ASSIGNMENT
Please show every line in the entries below that includes the word "recaptcha".

EXERCISE INPUTS

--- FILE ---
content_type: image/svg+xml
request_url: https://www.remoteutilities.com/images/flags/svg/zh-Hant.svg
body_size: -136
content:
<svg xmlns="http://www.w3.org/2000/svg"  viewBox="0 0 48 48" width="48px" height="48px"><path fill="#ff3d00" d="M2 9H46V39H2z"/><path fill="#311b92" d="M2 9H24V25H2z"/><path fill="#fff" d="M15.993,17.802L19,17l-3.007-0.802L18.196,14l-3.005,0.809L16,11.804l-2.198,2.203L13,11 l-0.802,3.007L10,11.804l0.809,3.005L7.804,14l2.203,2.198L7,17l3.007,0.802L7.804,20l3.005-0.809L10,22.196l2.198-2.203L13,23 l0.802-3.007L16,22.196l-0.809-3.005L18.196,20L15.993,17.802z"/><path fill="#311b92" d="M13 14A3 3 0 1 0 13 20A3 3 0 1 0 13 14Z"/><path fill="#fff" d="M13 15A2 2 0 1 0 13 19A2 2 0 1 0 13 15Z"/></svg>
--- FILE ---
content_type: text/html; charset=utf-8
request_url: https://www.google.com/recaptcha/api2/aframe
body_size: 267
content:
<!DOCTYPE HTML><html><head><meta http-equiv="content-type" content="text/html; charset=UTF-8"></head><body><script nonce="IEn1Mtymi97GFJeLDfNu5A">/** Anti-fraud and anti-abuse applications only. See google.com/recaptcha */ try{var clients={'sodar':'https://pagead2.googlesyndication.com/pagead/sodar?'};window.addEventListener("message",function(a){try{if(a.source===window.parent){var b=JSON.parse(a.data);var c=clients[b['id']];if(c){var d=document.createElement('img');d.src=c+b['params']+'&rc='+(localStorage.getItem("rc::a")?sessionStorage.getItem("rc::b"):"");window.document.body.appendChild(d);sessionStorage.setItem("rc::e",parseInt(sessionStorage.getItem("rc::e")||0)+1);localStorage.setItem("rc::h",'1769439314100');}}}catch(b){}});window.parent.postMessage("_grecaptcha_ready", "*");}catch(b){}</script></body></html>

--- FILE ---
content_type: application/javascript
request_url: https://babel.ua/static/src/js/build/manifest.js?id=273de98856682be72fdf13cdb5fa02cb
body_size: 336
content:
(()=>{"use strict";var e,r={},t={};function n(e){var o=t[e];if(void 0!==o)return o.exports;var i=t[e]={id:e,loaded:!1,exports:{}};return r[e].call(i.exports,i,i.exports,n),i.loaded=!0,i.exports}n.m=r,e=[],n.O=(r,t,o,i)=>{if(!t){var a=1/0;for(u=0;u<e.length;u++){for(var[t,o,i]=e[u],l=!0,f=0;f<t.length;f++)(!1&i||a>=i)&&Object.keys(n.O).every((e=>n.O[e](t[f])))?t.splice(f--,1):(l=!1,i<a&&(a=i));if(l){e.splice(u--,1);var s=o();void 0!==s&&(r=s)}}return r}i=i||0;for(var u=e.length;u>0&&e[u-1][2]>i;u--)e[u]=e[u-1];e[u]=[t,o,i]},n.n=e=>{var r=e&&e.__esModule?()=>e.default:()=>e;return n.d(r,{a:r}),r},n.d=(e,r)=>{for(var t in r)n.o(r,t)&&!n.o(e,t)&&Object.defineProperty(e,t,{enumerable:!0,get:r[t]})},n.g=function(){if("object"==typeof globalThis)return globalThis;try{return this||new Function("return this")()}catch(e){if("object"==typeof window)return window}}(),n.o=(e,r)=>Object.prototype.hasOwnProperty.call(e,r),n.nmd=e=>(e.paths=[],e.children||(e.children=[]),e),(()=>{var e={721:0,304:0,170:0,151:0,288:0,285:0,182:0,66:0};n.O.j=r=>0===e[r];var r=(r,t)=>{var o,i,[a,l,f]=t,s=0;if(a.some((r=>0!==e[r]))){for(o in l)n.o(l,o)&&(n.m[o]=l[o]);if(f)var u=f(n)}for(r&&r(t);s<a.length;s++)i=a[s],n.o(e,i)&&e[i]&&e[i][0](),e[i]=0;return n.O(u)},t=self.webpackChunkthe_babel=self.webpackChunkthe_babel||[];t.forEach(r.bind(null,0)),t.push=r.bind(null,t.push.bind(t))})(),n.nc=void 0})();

ANSWER TO THIS EXERCISE
request_url: https://www.google.com/recaptcha/api2/aframe
<!DOCTYPE HTML><html><head><meta http-equiv="content-type" content="text/html; charset=UTF-8"></head><body><script nonce="IEn1Mtymi97GFJeLDfNu5A">/** Anti-fraud and anti-abuse applications only. See google.com/recaptcha */ try{var clients={'sodar':'https://pagead2.googlesyndication.com/pagead/sodar?'};window.addEventListener("message",function(a){try{if(a.source===window.parent){var b=JSON.parse(a.data);var c=clients[b['id']];if(c){var d=document.createElement('img');d.src=c+b['params']+'&rc='+(localStorage.getItem("rc::a")?sessionStorage.getItem("rc::b"):"");window.document.body.appendChild(d);sessionStorage.setItem("rc::e",parseInt(sessionStorage.getItem("rc::e")||0)+1);localStorage.setItem("rc::h",'1769439314100');}}}catch(b){}});window.parent.postMessage("_grecaptcha_ready", "*");}catch(b){}</script></body></html>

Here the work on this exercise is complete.